Though several programs were created under Title II to limit abuse and fraud within the healthcare system, perhaps its most significant provisions are its administrative simplification rules.
The title required the Department of Health and Human Services (HHS) to formulate rules that focus on increasing the current health care system’s efficiency by creating standards for healthcare information use and dissemination.
These rules are applied to what HIPAA and the HHS define as “covered entities.” These entities include health care providers with healthcare data transmission regulated by the HIPAA, health plans, and healthcare clearinghouses (such as community health information systems and billing services).
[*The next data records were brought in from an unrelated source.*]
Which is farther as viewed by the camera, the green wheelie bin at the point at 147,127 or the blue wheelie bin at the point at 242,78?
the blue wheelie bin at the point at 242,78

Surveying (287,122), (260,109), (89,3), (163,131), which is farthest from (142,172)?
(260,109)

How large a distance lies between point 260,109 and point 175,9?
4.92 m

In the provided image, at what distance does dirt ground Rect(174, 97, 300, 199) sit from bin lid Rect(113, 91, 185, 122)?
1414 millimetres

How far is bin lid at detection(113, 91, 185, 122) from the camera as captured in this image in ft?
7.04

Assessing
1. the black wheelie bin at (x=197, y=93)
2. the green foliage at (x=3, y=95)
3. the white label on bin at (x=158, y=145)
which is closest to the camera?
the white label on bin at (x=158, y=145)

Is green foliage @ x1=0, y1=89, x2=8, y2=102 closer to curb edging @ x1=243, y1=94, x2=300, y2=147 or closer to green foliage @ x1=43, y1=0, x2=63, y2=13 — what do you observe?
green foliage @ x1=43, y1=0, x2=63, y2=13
As required by Title II, five rules were promulgated by the HHS regarding Administrative Simplification, namely:
- The Security Rule;
- The Enforcement Rule;
- The Privacy Rule;
- The Unique Identifiers Rule; and,
- The Transactions and Code Sets Rule.
The Final Rule on HIPAA’s Security Standards was announced on February 20, 2003, taking effect on April 21, 2003, with its compliance date of up to April 21, 2006.
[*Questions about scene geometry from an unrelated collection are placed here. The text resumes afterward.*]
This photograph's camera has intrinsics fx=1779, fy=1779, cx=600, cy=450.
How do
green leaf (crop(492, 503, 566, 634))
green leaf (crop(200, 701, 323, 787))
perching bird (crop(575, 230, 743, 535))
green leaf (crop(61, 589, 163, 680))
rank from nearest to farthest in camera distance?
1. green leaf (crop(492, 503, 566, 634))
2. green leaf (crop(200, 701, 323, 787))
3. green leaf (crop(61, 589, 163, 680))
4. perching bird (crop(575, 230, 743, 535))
The Security Rule specifically deals with Electronic Protected Health Information (EPHI). Three types of security safeguards were laid out and required for compliance, namely: administrative, physical, and technical.
The rule has identified various security standards for each type, and it also named both addressable implementation specifications and required specifications for each standard.
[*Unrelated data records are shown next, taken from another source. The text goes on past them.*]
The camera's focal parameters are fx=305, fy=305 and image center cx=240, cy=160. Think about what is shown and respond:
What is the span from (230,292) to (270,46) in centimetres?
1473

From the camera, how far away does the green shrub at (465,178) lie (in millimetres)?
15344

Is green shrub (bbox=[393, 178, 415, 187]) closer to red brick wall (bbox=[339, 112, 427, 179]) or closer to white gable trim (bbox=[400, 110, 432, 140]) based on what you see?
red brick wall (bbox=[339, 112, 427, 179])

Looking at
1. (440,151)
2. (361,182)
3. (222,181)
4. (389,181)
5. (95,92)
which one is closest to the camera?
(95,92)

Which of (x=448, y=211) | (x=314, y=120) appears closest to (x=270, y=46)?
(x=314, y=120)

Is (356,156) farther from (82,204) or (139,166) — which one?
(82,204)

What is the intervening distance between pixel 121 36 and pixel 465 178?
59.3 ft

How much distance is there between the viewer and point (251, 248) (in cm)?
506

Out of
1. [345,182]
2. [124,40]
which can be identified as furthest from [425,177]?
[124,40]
Required specifications are those that have to be adopted and administered as how the rule stipulates and dictates. Addressable specifications, on the other hand, are more flexible, as individual covered entities are given the privilege to evaluate their situation with these types of specifications and determine what the best way of implementing these are.
The complete details on the specific standards and specifications of the security rule can be read by clicking on the link in the resource section of this guide.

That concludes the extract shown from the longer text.